#### Exercises:
- A) Translate this sentence from the Hays Code excerpt into Spanish: "It was replaced in 1968 by the motion-picture rating system still in use today."
- B) Reproduce word for word the stretch of the Hays Code excerpt from "Hays Code, set" through "in use today.".

#### Excerpt to read:
Hays Code, set of guidelines, self-imposed by Hollywood studios, regulating the moral content of films produced from 1934 to 1968. The Hays Code forbade the use of profanity, obscenity, and racial slurs and included detailed instructions outlining how certain topics should be shown on screen, especially proscribing graphic violence, criminality, substance use, promiscuity, miscegenation, and homosexuality. It was replaced in 1968 by the motion-picture rating system still in use today.

Hays Code guidelines

The Code was quite detailed and was revised many times over its lifespan, but it consistently followed three general principles intended to safeguard the “moral obligations” of the motion picture:

  1. “No picture shall be produced which will lower the moral standards of those who see it. Hence the sympathy of the audience shall never be thrown to the side of crime, wrongdoing, evil, or sin.”
  2. “Correct standards of life, subject only to the requirements of drama and entertainment, shall be presented.”
  3. “Law, natural or human, shall not be ridiculed, nor shall sympathy be created for its violation.”

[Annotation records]

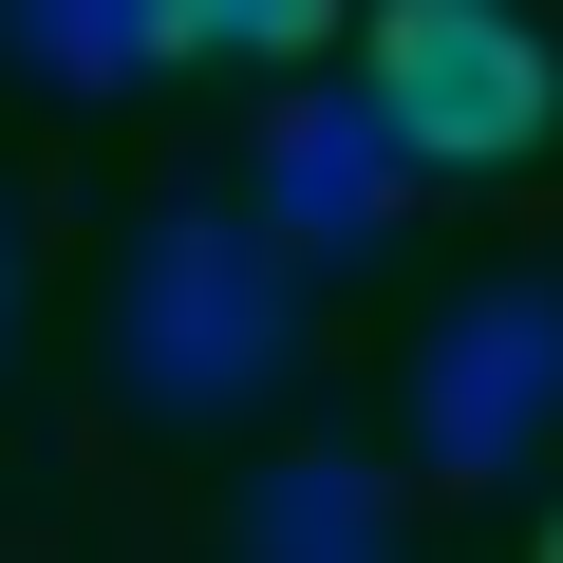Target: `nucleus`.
I'll use <instances>...</instances> for the list:
<instances>
[{"instance_id": "obj_1", "label": "nucleus", "mask_w": 563, "mask_h": 563, "mask_svg": "<svg viewBox=\"0 0 563 563\" xmlns=\"http://www.w3.org/2000/svg\"><path fill=\"white\" fill-rule=\"evenodd\" d=\"M113 376H132L151 413H188V432L263 413L282 376H301V263H282L225 188L151 207L132 263H113Z\"/></svg>"}, {"instance_id": "obj_2", "label": "nucleus", "mask_w": 563, "mask_h": 563, "mask_svg": "<svg viewBox=\"0 0 563 563\" xmlns=\"http://www.w3.org/2000/svg\"><path fill=\"white\" fill-rule=\"evenodd\" d=\"M357 113H376L413 169H526V151L563 132V57H544L526 0H376Z\"/></svg>"}, {"instance_id": "obj_3", "label": "nucleus", "mask_w": 563, "mask_h": 563, "mask_svg": "<svg viewBox=\"0 0 563 563\" xmlns=\"http://www.w3.org/2000/svg\"><path fill=\"white\" fill-rule=\"evenodd\" d=\"M544 432H563V282H470L413 357V470L432 488H526Z\"/></svg>"}, {"instance_id": "obj_4", "label": "nucleus", "mask_w": 563, "mask_h": 563, "mask_svg": "<svg viewBox=\"0 0 563 563\" xmlns=\"http://www.w3.org/2000/svg\"><path fill=\"white\" fill-rule=\"evenodd\" d=\"M244 225L282 244V263H376L395 225H413V151L357 113V76H282L263 95V132H244Z\"/></svg>"}, {"instance_id": "obj_5", "label": "nucleus", "mask_w": 563, "mask_h": 563, "mask_svg": "<svg viewBox=\"0 0 563 563\" xmlns=\"http://www.w3.org/2000/svg\"><path fill=\"white\" fill-rule=\"evenodd\" d=\"M225 563H413L395 544V488L357 451H282L244 507H225Z\"/></svg>"}, {"instance_id": "obj_6", "label": "nucleus", "mask_w": 563, "mask_h": 563, "mask_svg": "<svg viewBox=\"0 0 563 563\" xmlns=\"http://www.w3.org/2000/svg\"><path fill=\"white\" fill-rule=\"evenodd\" d=\"M0 76L113 113V95H151V76H169V38H151V0H0Z\"/></svg>"}, {"instance_id": "obj_7", "label": "nucleus", "mask_w": 563, "mask_h": 563, "mask_svg": "<svg viewBox=\"0 0 563 563\" xmlns=\"http://www.w3.org/2000/svg\"><path fill=\"white\" fill-rule=\"evenodd\" d=\"M151 38L169 57H320L339 0H151Z\"/></svg>"}, {"instance_id": "obj_8", "label": "nucleus", "mask_w": 563, "mask_h": 563, "mask_svg": "<svg viewBox=\"0 0 563 563\" xmlns=\"http://www.w3.org/2000/svg\"><path fill=\"white\" fill-rule=\"evenodd\" d=\"M0 339H20V244H0Z\"/></svg>"}, {"instance_id": "obj_9", "label": "nucleus", "mask_w": 563, "mask_h": 563, "mask_svg": "<svg viewBox=\"0 0 563 563\" xmlns=\"http://www.w3.org/2000/svg\"><path fill=\"white\" fill-rule=\"evenodd\" d=\"M544 563H563V526H544Z\"/></svg>"}]
</instances>
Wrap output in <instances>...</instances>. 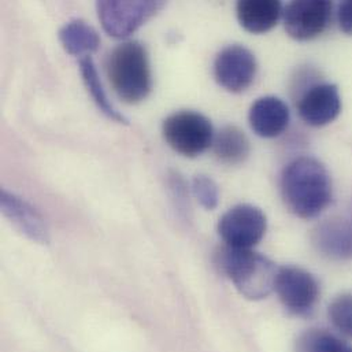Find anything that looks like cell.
<instances>
[{"mask_svg": "<svg viewBox=\"0 0 352 352\" xmlns=\"http://www.w3.org/2000/svg\"><path fill=\"white\" fill-rule=\"evenodd\" d=\"M281 197L287 208L299 218L318 217L332 201L333 185L325 165L313 157H299L283 170Z\"/></svg>", "mask_w": 352, "mask_h": 352, "instance_id": "6da1fadb", "label": "cell"}, {"mask_svg": "<svg viewBox=\"0 0 352 352\" xmlns=\"http://www.w3.org/2000/svg\"><path fill=\"white\" fill-rule=\"evenodd\" d=\"M215 265L245 299L261 300L274 291L278 267L254 250L223 245L215 254Z\"/></svg>", "mask_w": 352, "mask_h": 352, "instance_id": "7a4b0ae2", "label": "cell"}, {"mask_svg": "<svg viewBox=\"0 0 352 352\" xmlns=\"http://www.w3.org/2000/svg\"><path fill=\"white\" fill-rule=\"evenodd\" d=\"M106 73L117 96L138 104L153 91V70L148 51L140 41H125L109 54Z\"/></svg>", "mask_w": 352, "mask_h": 352, "instance_id": "3957f363", "label": "cell"}, {"mask_svg": "<svg viewBox=\"0 0 352 352\" xmlns=\"http://www.w3.org/2000/svg\"><path fill=\"white\" fill-rule=\"evenodd\" d=\"M162 135L169 147L179 155L196 158L212 146L215 133L206 116L193 110H182L164 121Z\"/></svg>", "mask_w": 352, "mask_h": 352, "instance_id": "277c9868", "label": "cell"}, {"mask_svg": "<svg viewBox=\"0 0 352 352\" xmlns=\"http://www.w3.org/2000/svg\"><path fill=\"white\" fill-rule=\"evenodd\" d=\"M165 7L154 0H102L96 3L99 21L104 32L114 38H126Z\"/></svg>", "mask_w": 352, "mask_h": 352, "instance_id": "5b68a950", "label": "cell"}, {"mask_svg": "<svg viewBox=\"0 0 352 352\" xmlns=\"http://www.w3.org/2000/svg\"><path fill=\"white\" fill-rule=\"evenodd\" d=\"M267 219L265 212L252 204H237L229 208L218 222V233L223 245L240 250H252L266 234Z\"/></svg>", "mask_w": 352, "mask_h": 352, "instance_id": "8992f818", "label": "cell"}, {"mask_svg": "<svg viewBox=\"0 0 352 352\" xmlns=\"http://www.w3.org/2000/svg\"><path fill=\"white\" fill-rule=\"evenodd\" d=\"M274 291L283 306L296 316L310 314L320 298L317 278L296 266L278 267Z\"/></svg>", "mask_w": 352, "mask_h": 352, "instance_id": "52a82bcc", "label": "cell"}, {"mask_svg": "<svg viewBox=\"0 0 352 352\" xmlns=\"http://www.w3.org/2000/svg\"><path fill=\"white\" fill-rule=\"evenodd\" d=\"M214 78L228 92L241 94L255 81L258 62L252 51L240 44L222 48L214 59Z\"/></svg>", "mask_w": 352, "mask_h": 352, "instance_id": "ba28073f", "label": "cell"}, {"mask_svg": "<svg viewBox=\"0 0 352 352\" xmlns=\"http://www.w3.org/2000/svg\"><path fill=\"white\" fill-rule=\"evenodd\" d=\"M333 4L328 0H296L284 8L283 18L287 33L298 41H309L321 36L332 19Z\"/></svg>", "mask_w": 352, "mask_h": 352, "instance_id": "9c48e42d", "label": "cell"}, {"mask_svg": "<svg viewBox=\"0 0 352 352\" xmlns=\"http://www.w3.org/2000/svg\"><path fill=\"white\" fill-rule=\"evenodd\" d=\"M298 113L310 126L321 128L332 124L342 111L338 85L329 82L311 84L298 99Z\"/></svg>", "mask_w": 352, "mask_h": 352, "instance_id": "30bf717a", "label": "cell"}, {"mask_svg": "<svg viewBox=\"0 0 352 352\" xmlns=\"http://www.w3.org/2000/svg\"><path fill=\"white\" fill-rule=\"evenodd\" d=\"M0 207L3 215L32 241L47 244L48 228L41 214L18 195L1 189Z\"/></svg>", "mask_w": 352, "mask_h": 352, "instance_id": "8fae6325", "label": "cell"}, {"mask_svg": "<svg viewBox=\"0 0 352 352\" xmlns=\"http://www.w3.org/2000/svg\"><path fill=\"white\" fill-rule=\"evenodd\" d=\"M310 239L317 252L325 258L352 259V223L344 218H331L317 223Z\"/></svg>", "mask_w": 352, "mask_h": 352, "instance_id": "7c38bea8", "label": "cell"}, {"mask_svg": "<svg viewBox=\"0 0 352 352\" xmlns=\"http://www.w3.org/2000/svg\"><path fill=\"white\" fill-rule=\"evenodd\" d=\"M291 114L287 103L276 96L256 99L248 113L251 129L263 139H274L285 132Z\"/></svg>", "mask_w": 352, "mask_h": 352, "instance_id": "4fadbf2b", "label": "cell"}, {"mask_svg": "<svg viewBox=\"0 0 352 352\" xmlns=\"http://www.w3.org/2000/svg\"><path fill=\"white\" fill-rule=\"evenodd\" d=\"M283 4L277 0H241L236 4L240 25L252 34L270 32L283 16Z\"/></svg>", "mask_w": 352, "mask_h": 352, "instance_id": "5bb4252c", "label": "cell"}, {"mask_svg": "<svg viewBox=\"0 0 352 352\" xmlns=\"http://www.w3.org/2000/svg\"><path fill=\"white\" fill-rule=\"evenodd\" d=\"M211 147L215 158L229 166L244 164L251 153V144L247 135L233 125L221 128L214 135Z\"/></svg>", "mask_w": 352, "mask_h": 352, "instance_id": "9a60e30c", "label": "cell"}, {"mask_svg": "<svg viewBox=\"0 0 352 352\" xmlns=\"http://www.w3.org/2000/svg\"><path fill=\"white\" fill-rule=\"evenodd\" d=\"M58 37L65 51L73 56H80V59L91 56L100 45L98 30L84 19L66 22L60 28Z\"/></svg>", "mask_w": 352, "mask_h": 352, "instance_id": "2e32d148", "label": "cell"}, {"mask_svg": "<svg viewBox=\"0 0 352 352\" xmlns=\"http://www.w3.org/2000/svg\"><path fill=\"white\" fill-rule=\"evenodd\" d=\"M80 73H81L84 85L88 94L91 95L94 103L96 104V107L111 121H116L118 124H128L126 117L121 111H118L111 103V100L109 99L107 92L99 77L98 69L91 56L80 59Z\"/></svg>", "mask_w": 352, "mask_h": 352, "instance_id": "e0dca14e", "label": "cell"}, {"mask_svg": "<svg viewBox=\"0 0 352 352\" xmlns=\"http://www.w3.org/2000/svg\"><path fill=\"white\" fill-rule=\"evenodd\" d=\"M295 352H352V349L325 329H310L298 338Z\"/></svg>", "mask_w": 352, "mask_h": 352, "instance_id": "ac0fdd59", "label": "cell"}, {"mask_svg": "<svg viewBox=\"0 0 352 352\" xmlns=\"http://www.w3.org/2000/svg\"><path fill=\"white\" fill-rule=\"evenodd\" d=\"M328 316L335 329L352 339V294L336 296L328 307Z\"/></svg>", "mask_w": 352, "mask_h": 352, "instance_id": "d6986e66", "label": "cell"}, {"mask_svg": "<svg viewBox=\"0 0 352 352\" xmlns=\"http://www.w3.org/2000/svg\"><path fill=\"white\" fill-rule=\"evenodd\" d=\"M192 190L206 210H214L219 201V189L211 177L199 175L192 179Z\"/></svg>", "mask_w": 352, "mask_h": 352, "instance_id": "ffe728a7", "label": "cell"}, {"mask_svg": "<svg viewBox=\"0 0 352 352\" xmlns=\"http://www.w3.org/2000/svg\"><path fill=\"white\" fill-rule=\"evenodd\" d=\"M168 185L172 192L173 200L176 203V207L179 211H186L188 206V190L185 181L177 172H172L168 178Z\"/></svg>", "mask_w": 352, "mask_h": 352, "instance_id": "44dd1931", "label": "cell"}, {"mask_svg": "<svg viewBox=\"0 0 352 352\" xmlns=\"http://www.w3.org/2000/svg\"><path fill=\"white\" fill-rule=\"evenodd\" d=\"M338 19H339L340 29L346 34L352 36V0L343 1V3L339 4Z\"/></svg>", "mask_w": 352, "mask_h": 352, "instance_id": "7402d4cb", "label": "cell"}]
</instances>
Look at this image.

#### Expected responses:
- A) Fue reemplazado en 1968 por el sistema de clasificación cinematográfica que sigue en uso hoy en día.

- B)
Hays Code, set of guidelines, self-imposed by Hollywood studios, regulating the moral content of films produced from 1934 to 1968. The Hays Code forbade the use of profanity, obscenity, and racial slurs and included detailed instructions outlining how certain topics should be shown on screen, especially proscribing graphic violence, criminality, substance use, promiscuity, miscegenation, and homosexuality. It was replaced in 1968 by the motion-picture rating system still in use today.